Previous Committees’ inquiries obtained personal evidence from Service personnel and their families through Parliament web fora, including online questionnaires. The information obtained may have assisted the scrutiny of the MoD’s performance in providing a service to the Armed Forces and their families, for example, Service children’s education and Defence medical services. These are not comparable to a Committee selecting individuals to give evidence, some of whom may be involved in current criminal legal proceedings. The risks to all involved in the latter example are plain, not least because suspects might provide information on current legal proceedings and possibly prejudice their case, undermine ongoing investigations, or include information about an incident that relates to operational sensitivities.

7.We invite the Secretary of State to discuss with us how the distinction between individual welfare matters and policy matters can be managed so that we can benefit from the personal perspective of soldiers without undermining the MoD’s legitimate concerns over who may give evidence on Government policy. The MoD will be aware that its refusal could appear to be an attempt to suppress criticism of its failures of duty of care by serving personnel. (Paragraph 36)

There has been no attempt to suppress criticism, as explained in the response to Recommendations 5 and 6 above, nor do we accept that there has been any systemic breach of our duty of care in this respect.

8.We recommend that the MoD establish an independent body within the MoD—with active Ministerial oversight—to investigate the level and nature of complaints of individuals subject to IHAT. That body should seek to engage with all those who have been involved in the IHAT process, either as a witness or as a suspect. Furthermore, we will expect the MoD to publish the results of such review. (Paragraph 39)

The MoD has previously identified the process to complain about the conduct of Service Police investigation as an area for improvement. Progress is being made to establish an interim arrangement to provide for the independent oversight of those complaints against the Service Police which fall outside the scope of Service Complaints. It is expected that this work will result in the public appointment of a suitably qualified person who will fulfil an investigative function for those complainants who are not satisfied with the outcome of complaints handled within the existing framework or those who are not included within that framework. Whilst this appointment will not have a statutory basis, each of the single Service Police Provost Marshals have agreed that they will consider, under an agreed policy, any recommendations made by the independent person following review of a complaint. The detailed terms of reference for this appointment are now being drafted and the recruitment criteria are being drawn up. We are aiming to have this interim arrangement in place and operational by mid-2017.

Our long-term aim is that all complaints against the Service Police are placed under a single oversight mechanism. We are working with the Home Office to explore how this could be implemented, noting that it will require legislative change.

Given this ongoing work, the recommendation above is rejected.

9.The IHAT process has now been running for seven years.
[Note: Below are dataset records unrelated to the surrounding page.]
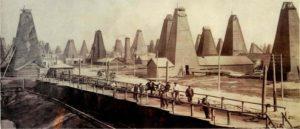 Развитие нефтяной промышленности Баку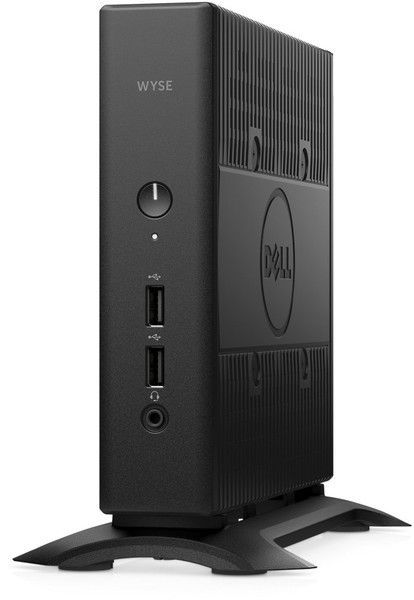 Dell-wyse platine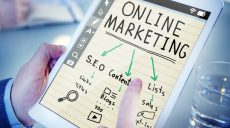 4 errori di online marketing da correggere per evitare il disastro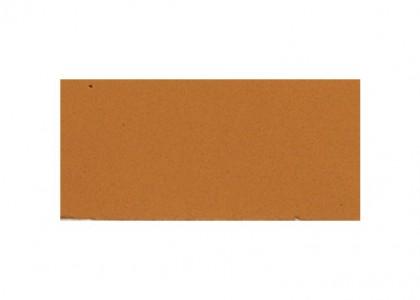 Powdered Overglaze: Orange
By the time it has finished the cost to the taxpayer will be in the region of £60 million. A significant number of cases have still to be resolved and as yet, not a single conviction has been made. While the cost to the taxpayer is significant, the psychological and actual cost to individual soldiers is arguably greater. Their lives have been put on hold and their careers damaged, sometimes for years, because of allegations made against them—in many cases without any credible supporting evidence. The effects of this on the British military are profound and enduring. (Paragraph 40)

Please see paragraph 15 above. Judging the success or otherwise of IHAT by the number of convictions secured by the SPA to date is misplaced, but also overlooks the fact that some very serious allegations remain and continue to be investigated. This recommendation also fails to reflect that nearly 70% of the allegations were disposed of without interviewing soldiers and that soldiers were interviewed in only 15 of the investigations which have been closed.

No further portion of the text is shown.